To conclude, the discussion in this essay has demonstrated how global sports law to some extent can be said to be a fact in existence because there is self-regulation and autonomy of sports federations and bodies that have been accepted by courts in the national as well as international settings. At the same time, there is evidence that demonstrates how national laws and the international laws also apply especially where public law or rule of law is applicable. This is most particularly seen in the area of human rights. Examples in this essay have included provisions from the TFEU, the Competition Act 1998 and other laws in countries like the United States, which have been applied to situations concerning arrangements or regulations of the sports bodies. This represents the fact that there is applicability of laws over sports. This essay also provided evidence in the form of case law that have demonstrated the applicability of general laws over sports.

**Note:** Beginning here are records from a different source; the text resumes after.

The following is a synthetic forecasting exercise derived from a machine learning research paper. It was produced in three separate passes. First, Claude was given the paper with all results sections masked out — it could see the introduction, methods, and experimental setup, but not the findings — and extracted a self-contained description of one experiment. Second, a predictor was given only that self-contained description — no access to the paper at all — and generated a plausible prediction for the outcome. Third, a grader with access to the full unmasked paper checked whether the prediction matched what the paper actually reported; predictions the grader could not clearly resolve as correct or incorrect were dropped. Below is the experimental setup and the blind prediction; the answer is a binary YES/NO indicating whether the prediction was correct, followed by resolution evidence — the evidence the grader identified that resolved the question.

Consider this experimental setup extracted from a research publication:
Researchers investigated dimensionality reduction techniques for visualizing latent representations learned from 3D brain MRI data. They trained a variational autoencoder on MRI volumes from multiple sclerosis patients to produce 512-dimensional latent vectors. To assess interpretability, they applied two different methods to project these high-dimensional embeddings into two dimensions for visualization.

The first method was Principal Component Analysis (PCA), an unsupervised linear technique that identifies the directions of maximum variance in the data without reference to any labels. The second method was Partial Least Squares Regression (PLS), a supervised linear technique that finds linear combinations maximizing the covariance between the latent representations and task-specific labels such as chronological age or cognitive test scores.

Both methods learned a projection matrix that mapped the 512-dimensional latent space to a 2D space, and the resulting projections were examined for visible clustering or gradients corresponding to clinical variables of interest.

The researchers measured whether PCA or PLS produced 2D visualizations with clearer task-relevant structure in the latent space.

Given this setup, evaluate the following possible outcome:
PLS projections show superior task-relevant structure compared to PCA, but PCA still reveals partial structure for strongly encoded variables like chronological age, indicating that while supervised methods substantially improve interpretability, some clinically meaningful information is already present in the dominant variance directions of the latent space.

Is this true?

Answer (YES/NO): NO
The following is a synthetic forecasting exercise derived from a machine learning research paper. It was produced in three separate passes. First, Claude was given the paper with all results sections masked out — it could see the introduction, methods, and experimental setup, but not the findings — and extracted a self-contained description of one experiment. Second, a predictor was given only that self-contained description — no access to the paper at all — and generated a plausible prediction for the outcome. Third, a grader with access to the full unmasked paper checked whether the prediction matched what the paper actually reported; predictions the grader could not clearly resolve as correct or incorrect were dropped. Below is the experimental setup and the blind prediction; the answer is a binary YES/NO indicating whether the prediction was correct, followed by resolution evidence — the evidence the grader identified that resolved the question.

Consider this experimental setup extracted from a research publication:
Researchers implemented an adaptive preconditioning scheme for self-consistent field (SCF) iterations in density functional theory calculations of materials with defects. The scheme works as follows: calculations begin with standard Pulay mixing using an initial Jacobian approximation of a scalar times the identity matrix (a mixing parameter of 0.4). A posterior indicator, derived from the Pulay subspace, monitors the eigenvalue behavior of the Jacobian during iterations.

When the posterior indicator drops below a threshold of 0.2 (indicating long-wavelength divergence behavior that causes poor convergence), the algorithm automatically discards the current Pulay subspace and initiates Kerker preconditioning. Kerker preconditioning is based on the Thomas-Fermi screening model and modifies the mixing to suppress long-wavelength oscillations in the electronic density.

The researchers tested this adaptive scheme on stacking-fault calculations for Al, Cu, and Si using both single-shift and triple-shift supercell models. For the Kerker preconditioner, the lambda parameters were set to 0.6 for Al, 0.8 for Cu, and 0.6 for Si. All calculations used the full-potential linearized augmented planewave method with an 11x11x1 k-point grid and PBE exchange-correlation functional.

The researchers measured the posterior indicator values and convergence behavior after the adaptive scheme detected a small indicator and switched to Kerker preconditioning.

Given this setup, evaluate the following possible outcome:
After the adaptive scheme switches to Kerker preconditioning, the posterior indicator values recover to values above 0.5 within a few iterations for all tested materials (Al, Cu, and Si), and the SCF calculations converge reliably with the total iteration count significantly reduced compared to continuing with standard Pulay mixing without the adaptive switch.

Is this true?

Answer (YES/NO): YES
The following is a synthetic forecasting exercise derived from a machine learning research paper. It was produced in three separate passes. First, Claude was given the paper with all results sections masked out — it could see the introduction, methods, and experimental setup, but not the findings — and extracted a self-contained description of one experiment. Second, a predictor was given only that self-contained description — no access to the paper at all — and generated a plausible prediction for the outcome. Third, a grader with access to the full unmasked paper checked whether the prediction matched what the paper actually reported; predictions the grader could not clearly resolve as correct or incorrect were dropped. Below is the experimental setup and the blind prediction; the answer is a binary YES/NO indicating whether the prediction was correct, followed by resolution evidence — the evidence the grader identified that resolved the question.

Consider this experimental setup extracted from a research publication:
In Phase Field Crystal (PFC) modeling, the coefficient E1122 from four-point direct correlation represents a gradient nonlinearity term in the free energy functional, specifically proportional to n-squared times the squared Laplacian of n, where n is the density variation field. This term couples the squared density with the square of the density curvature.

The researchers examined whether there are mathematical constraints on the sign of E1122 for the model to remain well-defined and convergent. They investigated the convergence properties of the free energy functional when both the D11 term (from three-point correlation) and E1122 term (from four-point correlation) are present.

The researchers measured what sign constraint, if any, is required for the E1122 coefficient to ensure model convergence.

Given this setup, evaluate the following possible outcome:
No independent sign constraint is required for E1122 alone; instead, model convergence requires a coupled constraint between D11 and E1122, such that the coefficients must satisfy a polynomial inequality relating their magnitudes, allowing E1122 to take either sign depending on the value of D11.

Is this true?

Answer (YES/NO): NO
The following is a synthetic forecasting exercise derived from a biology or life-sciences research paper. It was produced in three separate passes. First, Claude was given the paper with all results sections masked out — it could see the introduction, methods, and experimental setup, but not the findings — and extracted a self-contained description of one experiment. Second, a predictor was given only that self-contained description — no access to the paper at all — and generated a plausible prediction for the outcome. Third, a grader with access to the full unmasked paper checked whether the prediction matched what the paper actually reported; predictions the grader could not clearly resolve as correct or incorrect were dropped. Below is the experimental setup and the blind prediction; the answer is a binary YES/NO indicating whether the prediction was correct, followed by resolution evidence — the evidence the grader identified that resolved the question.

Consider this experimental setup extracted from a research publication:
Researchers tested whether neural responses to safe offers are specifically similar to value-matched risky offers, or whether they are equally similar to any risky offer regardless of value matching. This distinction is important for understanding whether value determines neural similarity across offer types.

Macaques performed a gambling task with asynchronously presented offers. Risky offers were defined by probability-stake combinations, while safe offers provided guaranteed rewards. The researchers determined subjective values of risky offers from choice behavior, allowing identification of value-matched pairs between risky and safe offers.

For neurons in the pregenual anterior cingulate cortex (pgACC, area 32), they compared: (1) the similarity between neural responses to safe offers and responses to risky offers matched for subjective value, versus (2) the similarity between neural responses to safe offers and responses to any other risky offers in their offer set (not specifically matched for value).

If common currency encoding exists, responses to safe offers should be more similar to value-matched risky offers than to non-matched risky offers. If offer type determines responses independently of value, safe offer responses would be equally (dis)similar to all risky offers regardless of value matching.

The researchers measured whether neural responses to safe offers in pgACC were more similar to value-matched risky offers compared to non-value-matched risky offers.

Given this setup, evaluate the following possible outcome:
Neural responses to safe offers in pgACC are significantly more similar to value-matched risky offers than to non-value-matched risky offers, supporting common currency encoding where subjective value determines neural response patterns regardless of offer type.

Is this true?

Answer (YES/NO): NO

What can be said that in certain situations, such as those involving human rights of athletes and the abuse of dominant position of sports bodies to impose unilateral rules over the athletes, the general law will apply. The conclusion can then be that global sports law, while it does exist, does not preclude the application of national laws and international laws over the sports. Global sports law is not denied because the fact that there is regulation that is made by the sports bodies and institutions and such regulation is for the most part accepted and recognised by the general law.